My study of similar charismatic leaders indicates that charismatic leaders like Donald J. Trump really do mean what they say. Since they are traditionally seeking to upset existing power structures, they cannot survive unless they take care of the followers who they ask to trust them and be willing to follow them despite high risks and potential social pressure. Unlike Obama, demonstrably Trump cannot lean on the support of a sympathetic press or the adoration of Hollywood. Instead, he has to rely on his relatively smaller base of working class voters in Wisconsin, Michigan and Pennsylvania to hold on to power. Given the narrowness of that band of political support, he really cannot afford to offend that base or back off his promises to them.
Indeed, one of the consistent patterns seen in charismatic leaders like Lincoln, Washington or Napoleon is that they were known for their commitment to strong principles of justice and fairness. If charismatic leaders were simply chaotic, insincere liars, then it would be difficult for them to attract die-hard followers. Their key inner core of supporters would abandon them if they lacked fidelity to their closely cherished beliefs. Followers maybe patient with their leaders, but they are not stupid about them. Like Napoleon and other leaders, you have seen and can count on Trump to say different things to different audiences to win their support. We can predict that he will occasionally offer alternative facts to get temporary advantages. In the long-run, however, it is a safe bet to assume that Donald Trump believes what he says and that he fully intends to make the sort of changes he promised during his campaign, particularly on the big picture issues like trade, immigration, and fighting ISIS.

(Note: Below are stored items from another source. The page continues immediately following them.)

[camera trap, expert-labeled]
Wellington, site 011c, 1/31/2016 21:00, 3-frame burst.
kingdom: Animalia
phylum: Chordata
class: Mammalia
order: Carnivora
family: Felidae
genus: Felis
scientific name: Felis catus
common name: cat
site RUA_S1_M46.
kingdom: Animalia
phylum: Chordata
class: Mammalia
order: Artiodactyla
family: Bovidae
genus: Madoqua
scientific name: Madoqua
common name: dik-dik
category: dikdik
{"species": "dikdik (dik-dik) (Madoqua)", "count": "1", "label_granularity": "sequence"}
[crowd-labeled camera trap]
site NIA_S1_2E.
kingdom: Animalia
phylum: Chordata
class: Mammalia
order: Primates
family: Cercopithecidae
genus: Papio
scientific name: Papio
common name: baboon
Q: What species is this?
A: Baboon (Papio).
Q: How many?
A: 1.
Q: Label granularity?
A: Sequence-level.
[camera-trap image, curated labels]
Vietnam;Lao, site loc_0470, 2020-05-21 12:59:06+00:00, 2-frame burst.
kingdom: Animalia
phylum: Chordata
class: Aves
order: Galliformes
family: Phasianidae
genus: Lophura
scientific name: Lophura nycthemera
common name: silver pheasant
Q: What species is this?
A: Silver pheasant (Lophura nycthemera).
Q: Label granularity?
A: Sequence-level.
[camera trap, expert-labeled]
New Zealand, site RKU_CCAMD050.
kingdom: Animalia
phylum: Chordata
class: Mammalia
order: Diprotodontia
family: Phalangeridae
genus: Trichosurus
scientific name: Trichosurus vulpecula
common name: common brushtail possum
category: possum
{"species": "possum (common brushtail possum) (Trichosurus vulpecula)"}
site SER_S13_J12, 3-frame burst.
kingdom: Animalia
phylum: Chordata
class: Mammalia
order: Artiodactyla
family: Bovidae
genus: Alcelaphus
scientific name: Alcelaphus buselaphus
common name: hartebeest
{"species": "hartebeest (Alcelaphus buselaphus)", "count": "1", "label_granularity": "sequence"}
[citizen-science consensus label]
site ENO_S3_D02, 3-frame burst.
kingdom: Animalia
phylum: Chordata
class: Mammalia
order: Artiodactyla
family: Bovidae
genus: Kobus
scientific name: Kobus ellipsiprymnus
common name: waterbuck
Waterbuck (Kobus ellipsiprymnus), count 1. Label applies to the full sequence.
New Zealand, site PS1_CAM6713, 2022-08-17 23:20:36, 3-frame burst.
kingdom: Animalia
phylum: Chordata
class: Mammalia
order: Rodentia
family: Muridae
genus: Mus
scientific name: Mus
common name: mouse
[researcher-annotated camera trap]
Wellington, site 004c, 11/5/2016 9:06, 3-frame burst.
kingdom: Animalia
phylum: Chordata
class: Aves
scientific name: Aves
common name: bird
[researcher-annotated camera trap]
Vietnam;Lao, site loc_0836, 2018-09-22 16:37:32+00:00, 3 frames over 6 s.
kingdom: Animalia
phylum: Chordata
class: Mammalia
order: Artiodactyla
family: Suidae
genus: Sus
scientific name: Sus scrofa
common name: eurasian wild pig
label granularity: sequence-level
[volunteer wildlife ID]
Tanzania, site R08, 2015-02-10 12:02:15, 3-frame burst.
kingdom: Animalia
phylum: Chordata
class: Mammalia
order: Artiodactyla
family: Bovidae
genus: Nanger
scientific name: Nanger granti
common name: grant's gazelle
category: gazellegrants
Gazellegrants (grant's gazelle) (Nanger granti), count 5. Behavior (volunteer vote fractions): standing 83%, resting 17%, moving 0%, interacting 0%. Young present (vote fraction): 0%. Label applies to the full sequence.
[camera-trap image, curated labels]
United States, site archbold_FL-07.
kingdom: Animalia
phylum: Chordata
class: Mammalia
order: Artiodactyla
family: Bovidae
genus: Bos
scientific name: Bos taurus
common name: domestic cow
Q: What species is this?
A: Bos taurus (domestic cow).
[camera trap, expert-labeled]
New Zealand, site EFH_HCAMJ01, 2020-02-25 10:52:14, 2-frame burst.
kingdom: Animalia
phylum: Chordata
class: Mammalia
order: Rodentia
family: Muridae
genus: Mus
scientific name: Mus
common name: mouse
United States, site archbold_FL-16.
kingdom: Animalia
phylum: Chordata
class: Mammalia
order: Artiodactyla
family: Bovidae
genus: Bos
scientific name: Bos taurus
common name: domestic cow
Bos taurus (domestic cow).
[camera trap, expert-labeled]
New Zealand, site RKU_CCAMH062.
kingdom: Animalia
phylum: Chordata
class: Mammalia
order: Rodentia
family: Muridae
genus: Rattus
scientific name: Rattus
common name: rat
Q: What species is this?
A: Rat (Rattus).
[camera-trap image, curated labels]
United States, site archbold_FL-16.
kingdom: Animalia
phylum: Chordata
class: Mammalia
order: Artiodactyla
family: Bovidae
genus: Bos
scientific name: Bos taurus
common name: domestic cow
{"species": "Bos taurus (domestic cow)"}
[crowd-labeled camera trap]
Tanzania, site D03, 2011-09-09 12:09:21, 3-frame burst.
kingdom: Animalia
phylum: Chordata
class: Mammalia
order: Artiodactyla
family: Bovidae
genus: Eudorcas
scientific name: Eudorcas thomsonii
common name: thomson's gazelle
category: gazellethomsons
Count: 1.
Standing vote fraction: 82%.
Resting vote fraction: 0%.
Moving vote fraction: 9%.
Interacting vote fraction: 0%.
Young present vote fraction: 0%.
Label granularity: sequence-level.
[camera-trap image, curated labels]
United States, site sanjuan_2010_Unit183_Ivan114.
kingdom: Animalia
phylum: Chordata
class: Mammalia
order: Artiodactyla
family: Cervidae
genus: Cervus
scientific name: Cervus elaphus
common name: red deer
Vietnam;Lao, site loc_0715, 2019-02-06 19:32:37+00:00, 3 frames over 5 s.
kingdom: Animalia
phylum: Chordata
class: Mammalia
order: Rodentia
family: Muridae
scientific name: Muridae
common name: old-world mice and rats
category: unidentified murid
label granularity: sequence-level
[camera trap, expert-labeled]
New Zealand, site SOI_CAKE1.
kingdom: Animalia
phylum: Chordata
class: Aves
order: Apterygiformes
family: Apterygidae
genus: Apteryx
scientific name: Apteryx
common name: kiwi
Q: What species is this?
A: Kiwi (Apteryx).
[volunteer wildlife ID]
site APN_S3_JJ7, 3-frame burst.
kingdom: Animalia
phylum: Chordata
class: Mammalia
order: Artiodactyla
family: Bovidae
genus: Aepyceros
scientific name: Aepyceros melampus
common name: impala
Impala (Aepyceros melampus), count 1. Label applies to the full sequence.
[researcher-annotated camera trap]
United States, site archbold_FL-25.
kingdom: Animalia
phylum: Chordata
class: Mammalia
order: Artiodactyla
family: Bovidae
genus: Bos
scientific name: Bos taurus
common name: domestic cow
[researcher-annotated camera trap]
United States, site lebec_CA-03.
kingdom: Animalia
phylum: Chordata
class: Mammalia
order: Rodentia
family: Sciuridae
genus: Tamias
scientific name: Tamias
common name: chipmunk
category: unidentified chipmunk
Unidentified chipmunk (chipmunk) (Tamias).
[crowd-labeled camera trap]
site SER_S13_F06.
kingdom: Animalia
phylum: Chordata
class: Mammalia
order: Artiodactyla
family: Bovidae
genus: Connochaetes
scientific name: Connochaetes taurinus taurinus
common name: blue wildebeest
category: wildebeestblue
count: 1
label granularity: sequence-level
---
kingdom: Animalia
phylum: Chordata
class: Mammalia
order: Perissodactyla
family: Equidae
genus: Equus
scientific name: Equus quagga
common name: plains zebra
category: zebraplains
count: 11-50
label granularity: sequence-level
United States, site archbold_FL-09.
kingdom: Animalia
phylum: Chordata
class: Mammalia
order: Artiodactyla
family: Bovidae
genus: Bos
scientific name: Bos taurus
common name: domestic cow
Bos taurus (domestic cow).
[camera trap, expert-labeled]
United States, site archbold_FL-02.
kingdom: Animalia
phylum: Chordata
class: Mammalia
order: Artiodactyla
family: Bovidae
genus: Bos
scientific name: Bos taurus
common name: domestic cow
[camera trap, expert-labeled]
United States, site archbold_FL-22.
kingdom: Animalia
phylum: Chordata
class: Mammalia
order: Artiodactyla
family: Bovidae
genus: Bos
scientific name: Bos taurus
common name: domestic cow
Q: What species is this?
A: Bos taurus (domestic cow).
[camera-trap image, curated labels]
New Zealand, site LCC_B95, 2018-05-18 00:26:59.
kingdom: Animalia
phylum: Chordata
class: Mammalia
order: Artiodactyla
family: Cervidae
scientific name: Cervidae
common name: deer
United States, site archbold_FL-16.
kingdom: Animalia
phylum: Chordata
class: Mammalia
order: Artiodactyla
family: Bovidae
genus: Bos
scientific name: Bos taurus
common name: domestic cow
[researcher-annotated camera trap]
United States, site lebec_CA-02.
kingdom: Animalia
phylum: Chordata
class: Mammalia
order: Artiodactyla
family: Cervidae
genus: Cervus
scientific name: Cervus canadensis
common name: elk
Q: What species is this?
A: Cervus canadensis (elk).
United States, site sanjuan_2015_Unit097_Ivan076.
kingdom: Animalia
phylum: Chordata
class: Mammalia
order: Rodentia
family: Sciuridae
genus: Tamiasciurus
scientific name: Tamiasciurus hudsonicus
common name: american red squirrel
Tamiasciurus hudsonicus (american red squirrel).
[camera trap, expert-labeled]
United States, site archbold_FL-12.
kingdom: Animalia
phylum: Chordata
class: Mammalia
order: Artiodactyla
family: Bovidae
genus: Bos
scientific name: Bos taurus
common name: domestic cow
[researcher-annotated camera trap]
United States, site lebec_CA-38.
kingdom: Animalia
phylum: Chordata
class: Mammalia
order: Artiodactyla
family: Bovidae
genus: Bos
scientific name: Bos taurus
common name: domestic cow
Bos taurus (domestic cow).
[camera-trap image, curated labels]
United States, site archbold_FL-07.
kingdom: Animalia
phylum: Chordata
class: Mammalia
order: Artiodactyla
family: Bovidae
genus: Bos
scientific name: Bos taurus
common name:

The most important question is not whether Trump is sincere, but to what extent will he be able to do what he wants given the constraints of our U.S. Constitutional system.
The simple answer is no, as the highly charismatic Barack Obama learned. It is not so easy to get things done and make them stick because the U.S. Constitution created three separate branches of government and gave to each its own tools for protecting its turf, i.e. the famous checks and balances.
One of the best ways to improve your predictions of how much of their agenda any president will accomplish is to pay attention to the priorities of the legislative branch, Congress. In this regard, Trump does have an advantage in getting his policies put into law. His party controls both parts of the Congress, the House of Representatives and the U.S. Senate. Perhaps due to all the media attention focused on the president, one of the truisms of American government is that, the legislature has a lot more power than people think it does. After all, most of us do not pay much attention to how government really works and fail to follow how the actual details of a president's legislative agenda are hammered out in the House, the Senate and then the conference committees which combine their separate bills into one law that the president can then either sign or veto.
Unlike many U.S. governors, the president suffers from limits to his executive power because he does not have a line-item veto. Such a veto power would allow him to pick and choose which parts of a proposed law to accept or reject.
In view of these real world constraints, I think it is a wise bet to assume that President Trump will end up approving a lot of the existing, conservative, Republican policies that have been bottled up in the legislative branch under the Obama administration. This is because the quickest and safest way for Trump to get quality legislation completed quickly is to simply rubber stamp the legislative changes which have been consistently repressed and vetoed by Obama. If you know what the Republicans have been wanting to do in your particular field of interest, then it is a safe bet to assume they will get their way under President Trump.